Collected data:
Start of Block
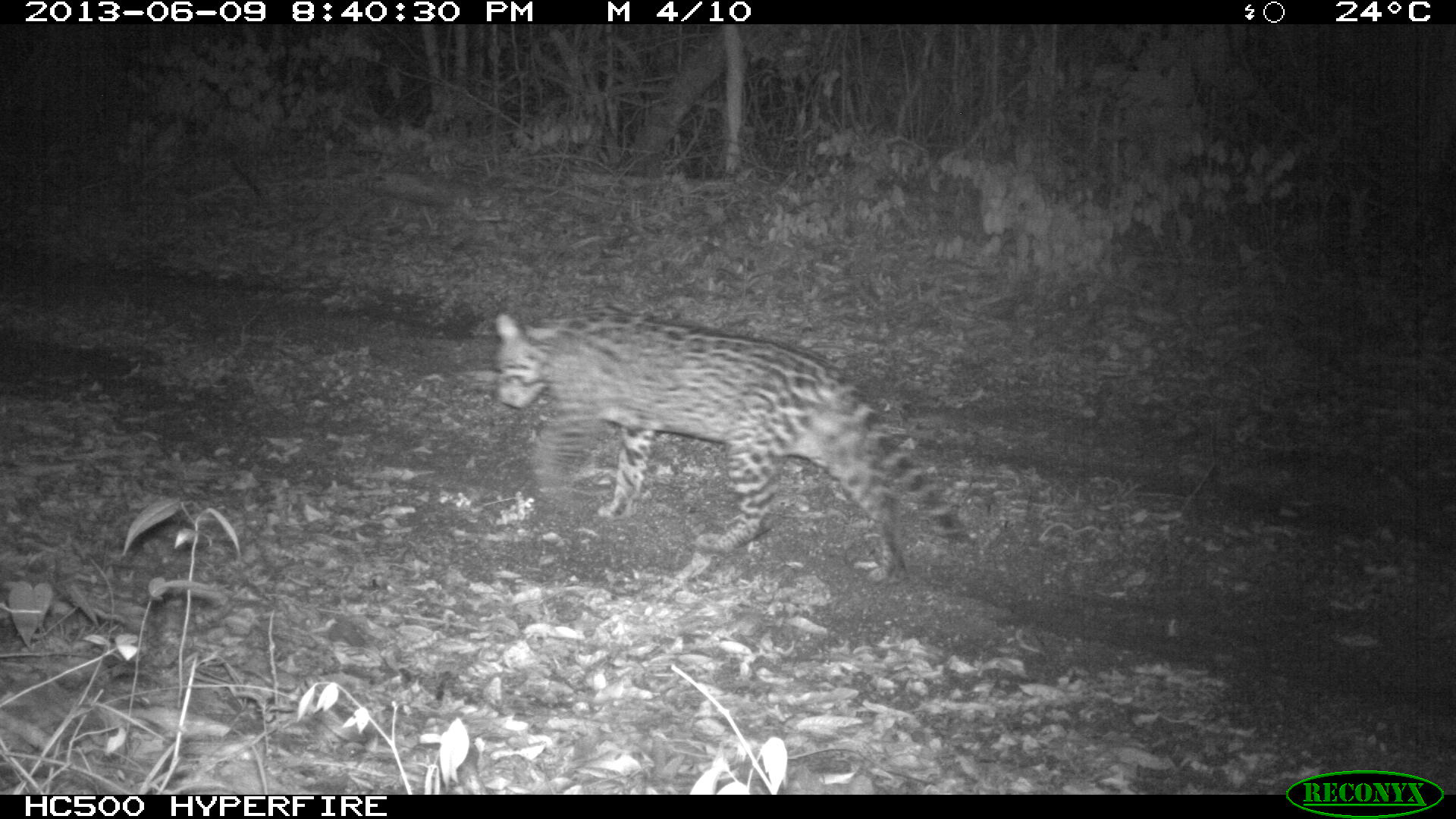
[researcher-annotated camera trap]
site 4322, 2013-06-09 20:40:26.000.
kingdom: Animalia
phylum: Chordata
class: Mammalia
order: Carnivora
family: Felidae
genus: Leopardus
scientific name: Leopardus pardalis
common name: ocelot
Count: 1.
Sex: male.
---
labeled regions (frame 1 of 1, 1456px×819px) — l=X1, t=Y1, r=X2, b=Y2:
End of Block
Start of Block
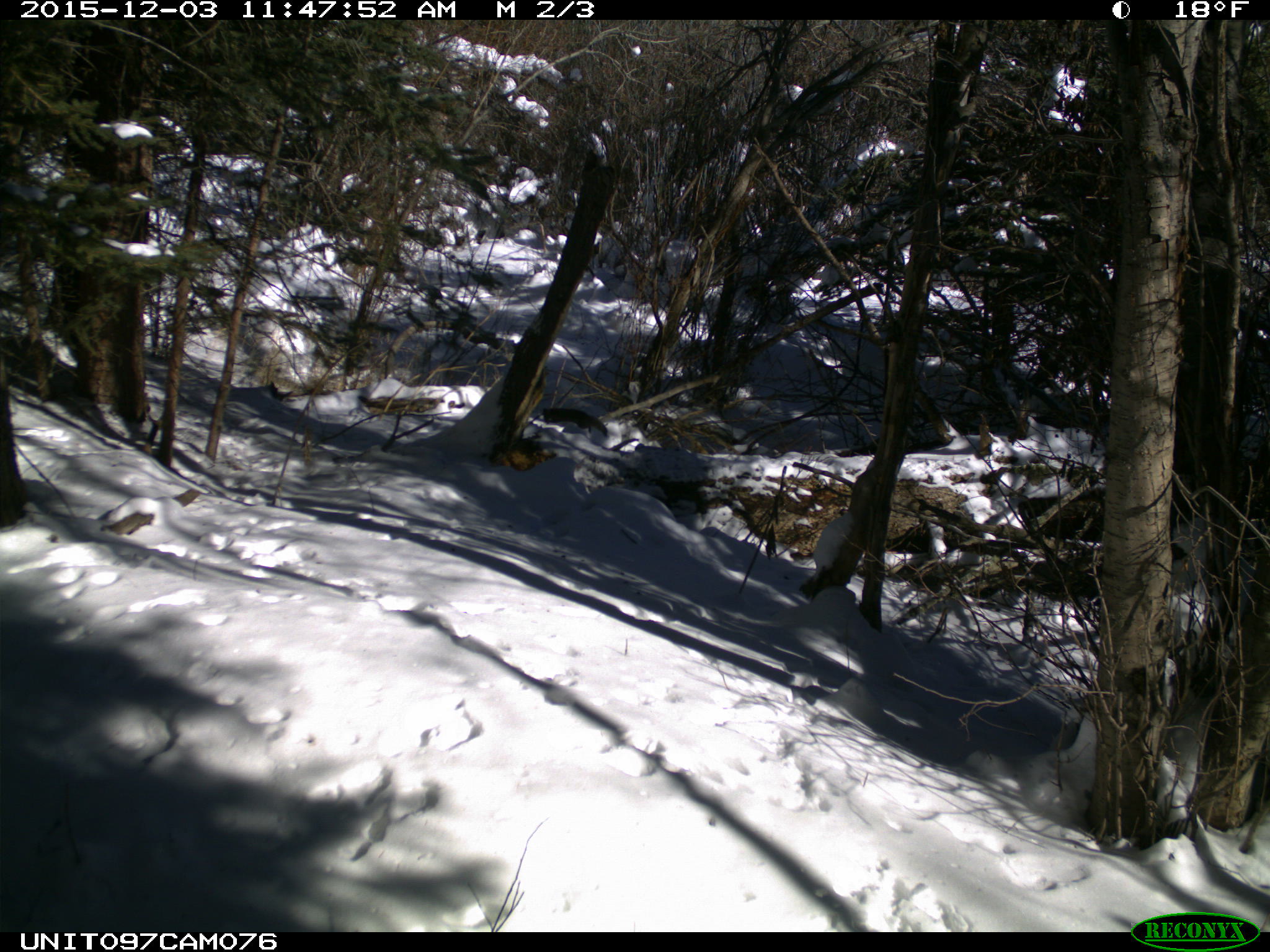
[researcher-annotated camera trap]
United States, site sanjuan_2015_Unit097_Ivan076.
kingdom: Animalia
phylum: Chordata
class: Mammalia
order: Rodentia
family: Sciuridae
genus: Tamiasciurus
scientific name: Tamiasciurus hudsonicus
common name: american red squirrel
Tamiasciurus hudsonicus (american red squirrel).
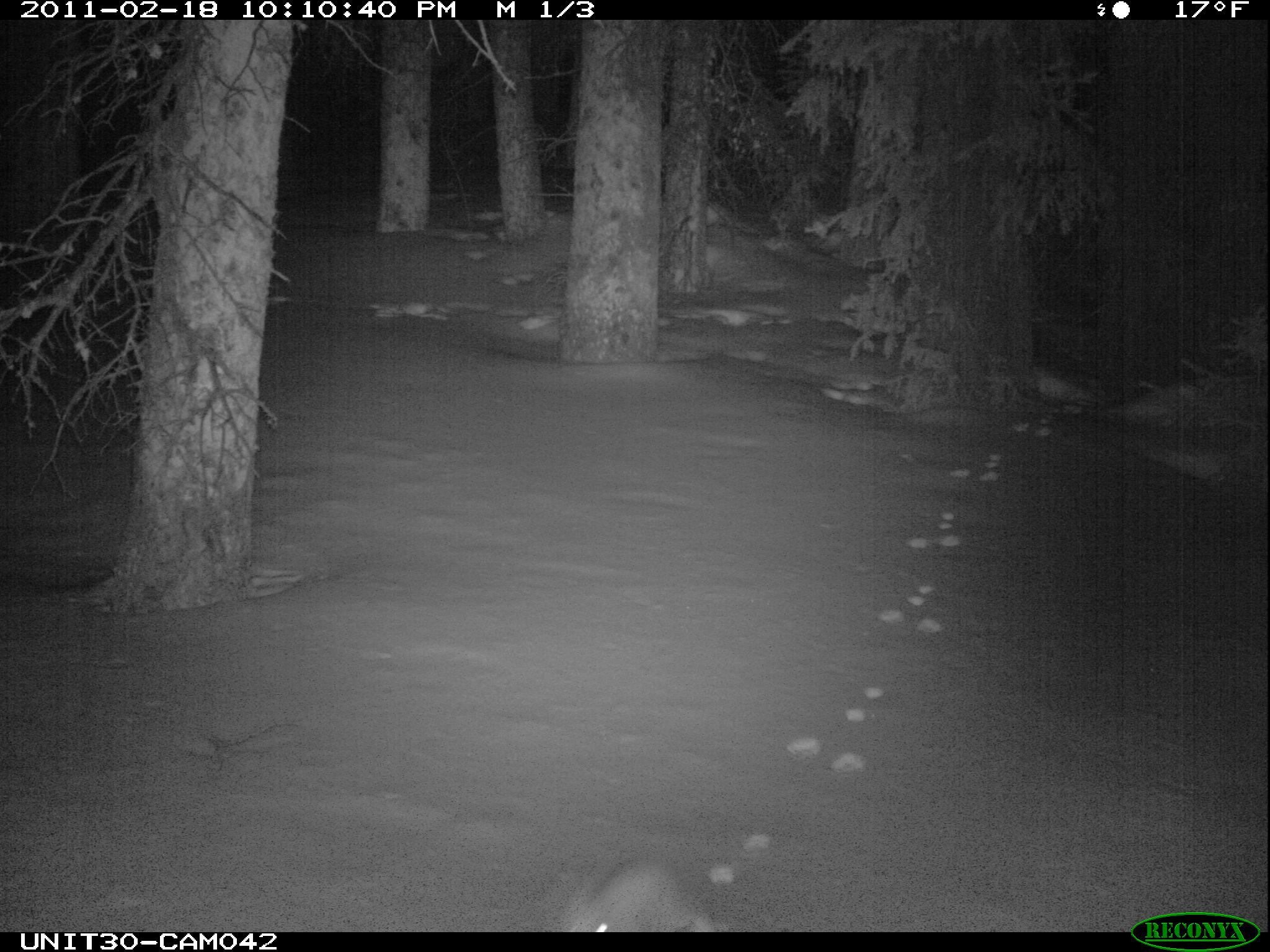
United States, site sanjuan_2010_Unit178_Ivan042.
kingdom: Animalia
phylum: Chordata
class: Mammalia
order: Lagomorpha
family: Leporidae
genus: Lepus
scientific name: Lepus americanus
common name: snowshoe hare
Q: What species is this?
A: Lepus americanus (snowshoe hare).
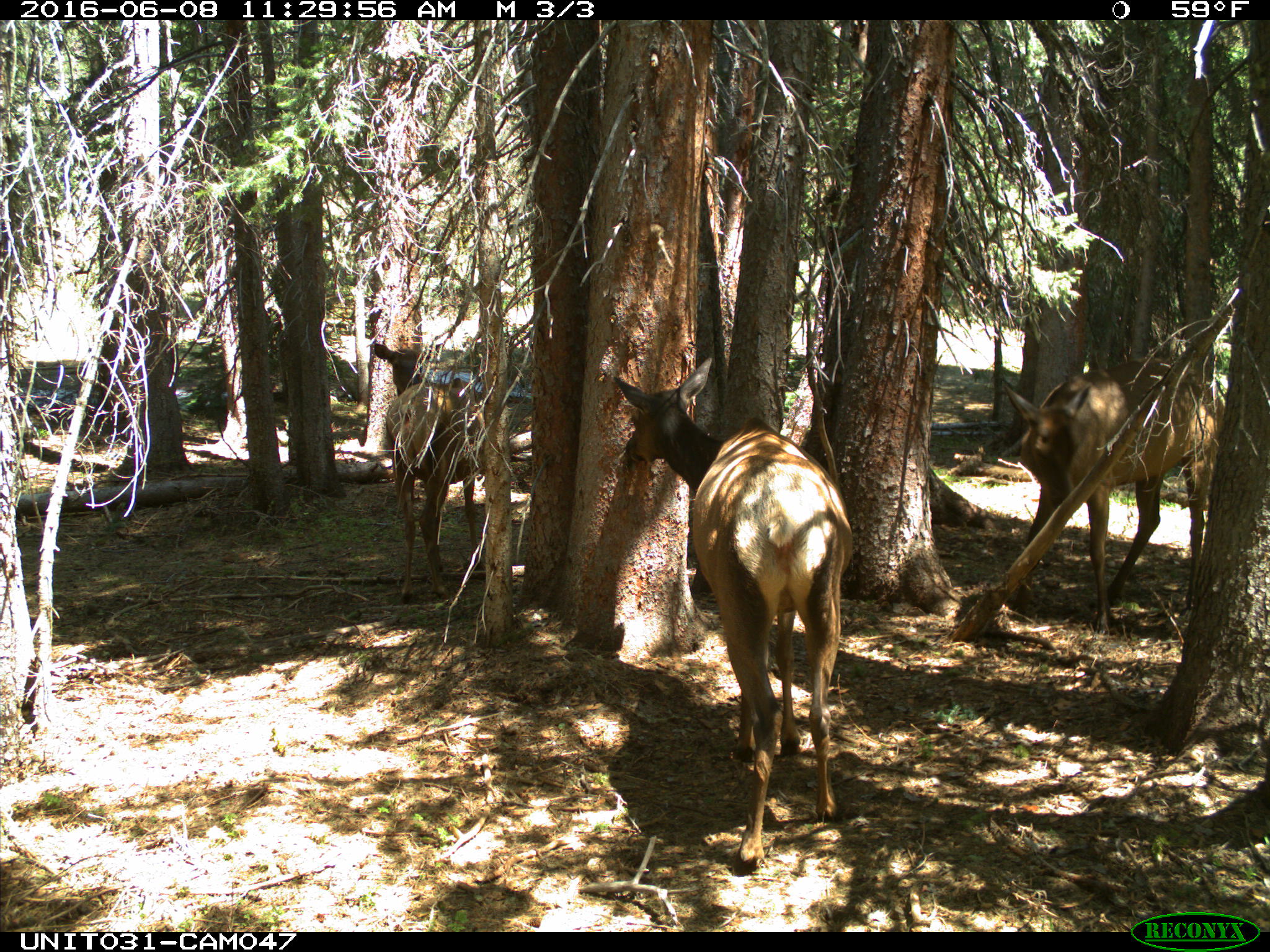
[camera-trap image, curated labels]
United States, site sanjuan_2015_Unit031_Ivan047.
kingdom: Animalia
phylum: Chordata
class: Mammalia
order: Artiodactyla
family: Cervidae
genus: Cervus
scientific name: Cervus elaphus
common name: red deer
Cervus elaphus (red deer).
End of Block
ASSIGNED TASK: Copy from the entries only those lines that hold the word "site".

SOLUTION TO THIS TASK:
site 4322, 2013-06-09 20:40:26.000.
United States, site sanjuan_2015_Unit097_Ivan076.
United States, site sanjuan_2010_Unit178_Ivan042.
United States, site sanjuan_2015_Unit031_Ivan047.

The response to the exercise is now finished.